#TamirRice: Cleveland Prosecutor Should Question the Cops
When I was 19 years old, I worked for the Cleveland Plain Dealer as a copy boy. They sent me to the police department one evening to pick up a document. I’ll never forget the cop on the desk saying, “you look like the suspect.” Although I had the seeming security of being a student home for the summer from Stanford University, it was chilling. I knew that I was just a misidentification away from being another statistic about a young Black man caught in the criminal justice system.
As a native Clevelander, the Tamir Rice case, among the many news-making police killings nationwide, has hit home. I shouldn’t be surprised. In the 1960s, Cleveland’s first African American mayor, Carl Stokes, unsuccessfully fought to integrate the police department and curb police abuse of power against the Black community. During my coming of age, in the 1970s, problems with the police department persisted. To see that legacy continue, now with videotaped clarity, is painful and alarming.

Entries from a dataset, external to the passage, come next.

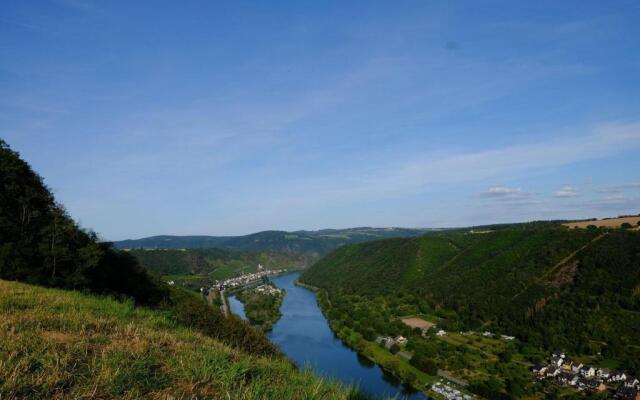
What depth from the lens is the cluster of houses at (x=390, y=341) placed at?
72.6m

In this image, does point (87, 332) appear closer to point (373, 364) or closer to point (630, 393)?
point (630, 393)

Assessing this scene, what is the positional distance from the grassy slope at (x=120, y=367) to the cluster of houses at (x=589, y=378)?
5689 centimetres

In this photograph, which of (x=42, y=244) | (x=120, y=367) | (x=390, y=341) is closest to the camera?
(x=120, y=367)

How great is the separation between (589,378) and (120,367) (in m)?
65.3

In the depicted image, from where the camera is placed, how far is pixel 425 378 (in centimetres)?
5469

Since my Cleveland days I’ve moved West, become an attorney, settled in California and dedicated my life to fighting for racial and economic justice. To witness the seeming legal sidestepping of Cuyahoga County Prosecutor Timothy McGinty in the Rice case is unsettling. The case has hallmarks of concluding in a travesty of justice.
The eyes of the nation have been on Chicago in recent weeks. The state attorney there withheld evidence from the public for more than a year before finally being forced to bring charges against the officer who killed 17- year-old Laquan McDonald. What’s happening in Cleveland in the case of Tamir Rice may be more pernicious. There is a steady drip, drip of questionable legal tactics and political maneuvers that may ultimately create a brew that tastes a lot like Chicago’s, and even Ferguson’s, injustice.
In Cleveland, County Prosecutor McGinty appears to be bending over backwards to protect and accommodate the police officer who fatally shot Tamir rather than doing his job of pursuing justice for the family of the 12-year-old killed last year. Oddly, McGinty has not publicly said what he will recommend to the grand jury. Given the secrecy of grand jury proceedings, we simply don’t know how or if an adequate case is being brought. It’s been over a year, and charges have not been brought. When a prosecutor wants to pursue justice, it can happen quickly as we saw in Baltimore when prosecutor Marilyn Mosby moved swiftly and filed murder charges within three weeks against the police officers responsible for the death of Freddie Gray.
McGinty has distastefully characterized Rice’s family as having “their own economic motives” as they seek legal recourse. The family wasn’t informed when the grand jury convened. In a highly unorthodox move, McGinty released three “expert” reports favorable to the shooters’ account of the killing. What purpose did releasing the reports publicly serve other than to shape public opinion and pave the path for letting the shooters walk?
And most recently, McGinty has continued to prioritize the police over the victims with his shocking decision to allow the accused officers to read statements under oath to the grand jury — thus waiving their Fifth-Amendment privilege against cross examination under Supreme Court case law — without facing cross-examination. We should not allow a Chicago-like cover-up to happen in Cleveland. McGinty should call the cops back to the stand and subject them to cross-examination.
McGinty should do his job and question the cops in Cleveland who killed Tamir Rice. Justice demands no less.
Steve Phillips is a Cleveland native, civil rights attorney, and author of the forthcoming book Brown is the New White.